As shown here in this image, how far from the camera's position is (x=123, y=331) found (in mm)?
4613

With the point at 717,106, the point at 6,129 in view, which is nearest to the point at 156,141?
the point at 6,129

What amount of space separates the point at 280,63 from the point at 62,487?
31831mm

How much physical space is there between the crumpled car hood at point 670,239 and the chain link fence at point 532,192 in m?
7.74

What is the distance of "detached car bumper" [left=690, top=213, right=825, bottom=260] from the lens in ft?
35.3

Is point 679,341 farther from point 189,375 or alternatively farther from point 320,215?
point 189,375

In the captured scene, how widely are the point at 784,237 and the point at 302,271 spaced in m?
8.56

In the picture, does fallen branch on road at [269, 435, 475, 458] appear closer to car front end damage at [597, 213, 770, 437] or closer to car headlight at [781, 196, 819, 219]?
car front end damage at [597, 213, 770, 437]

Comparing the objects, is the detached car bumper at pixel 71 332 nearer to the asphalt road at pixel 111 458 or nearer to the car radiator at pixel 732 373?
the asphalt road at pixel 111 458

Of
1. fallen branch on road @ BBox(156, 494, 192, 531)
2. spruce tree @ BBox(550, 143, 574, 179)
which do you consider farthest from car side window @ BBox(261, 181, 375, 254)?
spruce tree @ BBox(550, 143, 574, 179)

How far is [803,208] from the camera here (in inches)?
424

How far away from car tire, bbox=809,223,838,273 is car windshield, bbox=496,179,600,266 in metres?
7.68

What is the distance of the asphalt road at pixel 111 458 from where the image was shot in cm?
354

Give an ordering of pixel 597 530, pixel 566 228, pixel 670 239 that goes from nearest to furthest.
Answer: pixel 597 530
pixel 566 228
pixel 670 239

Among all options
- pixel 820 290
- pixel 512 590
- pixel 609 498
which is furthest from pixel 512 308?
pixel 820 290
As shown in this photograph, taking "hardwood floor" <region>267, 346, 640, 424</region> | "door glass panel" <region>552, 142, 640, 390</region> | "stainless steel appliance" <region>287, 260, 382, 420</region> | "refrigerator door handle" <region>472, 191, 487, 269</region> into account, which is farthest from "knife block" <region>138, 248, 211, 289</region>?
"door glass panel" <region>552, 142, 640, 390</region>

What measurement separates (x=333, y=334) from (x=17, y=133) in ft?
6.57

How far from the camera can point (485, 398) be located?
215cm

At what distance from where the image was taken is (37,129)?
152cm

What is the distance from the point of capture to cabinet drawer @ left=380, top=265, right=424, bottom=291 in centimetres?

> To do
Retype the entries exactly, including every line.

> Task result
As shown here in this image, how far from the camera's position is (x=123, y=331) found (in mm)?
4613

With the point at 717,106, the point at 6,129 in view, which is nearest to the point at 156,141?
the point at 6,129

What amount of space separates the point at 280,63 from the point at 62,487?
31831mm

How much physical space is there between the crumpled car hood at point 670,239 and the chain link fence at point 532,192 in m?
7.74

What is the distance of "detached car bumper" [left=690, top=213, right=825, bottom=260] from the lens in ft?
35.3

Is point 679,341 farther from point 189,375 or alternatively farther from point 320,215?
point 189,375

In the captured scene, how widely are the point at 784,237 and the point at 302,271 spaced in m?
8.56

In the picture, does fallen branch on road at [269, 435, 475, 458] appear closer to car front end damage at [597, 213, 770, 437] or closer to car headlight at [781, 196, 819, 219]?
car front end damage at [597, 213, 770, 437]

Comparing the objects, is the detached car bumper at pixel 71 332 nearer to the asphalt road at pixel 111 458 or nearer to the car radiator at pixel 732 373?
the asphalt road at pixel 111 458

Of
1. fallen branch on road @ BBox(156, 494, 192, 531)
2. spruce tree @ BBox(550, 143, 574, 179)
which do you consider farthest from car side window @ BBox(261, 181, 375, 254)?
spruce tree @ BBox(550, 143, 574, 179)

How far is [803,208] from the camera here (in inches)?
424

How far away from car tire, bbox=809,223,838,273 is car windshield, bbox=496,179,600,266 in metres?
7.68

What is the distance of the asphalt road at pixel 111 458 from where the image was shot in cm?
354

Give an ordering of pixel 597 530, pixel 566 228, pixel 670 239 that goes from nearest to furthest.
Answer: pixel 597 530
pixel 566 228
pixel 670 239

Among all options
- pixel 820 290
- pixel 512 590
- pixel 609 498
which is furthest from pixel 512 308?
pixel 820 290
As shown in this photograph, taking "hardwood floor" <region>267, 346, 640, 424</region> | "door glass panel" <region>552, 142, 640, 390</region> | "stainless steel appliance" <region>287, 260, 382, 420</region> | "refrigerator door handle" <region>472, 191, 487, 269</region> into account, which is farthest from "knife block" <region>138, 248, 211, 289</region>?
"door glass panel" <region>552, 142, 640, 390</region>

What measurement separates (x=333, y=334) from (x=17, y=133) in ft?
6.57

How far from the camera can point (485, 398) be located?
215cm

At what distance from where the image was taken is (37,129)?
152cm

What is the distance from the point of capture to cabinet drawer @ left=380, top=265, right=424, bottom=291 in centimetres?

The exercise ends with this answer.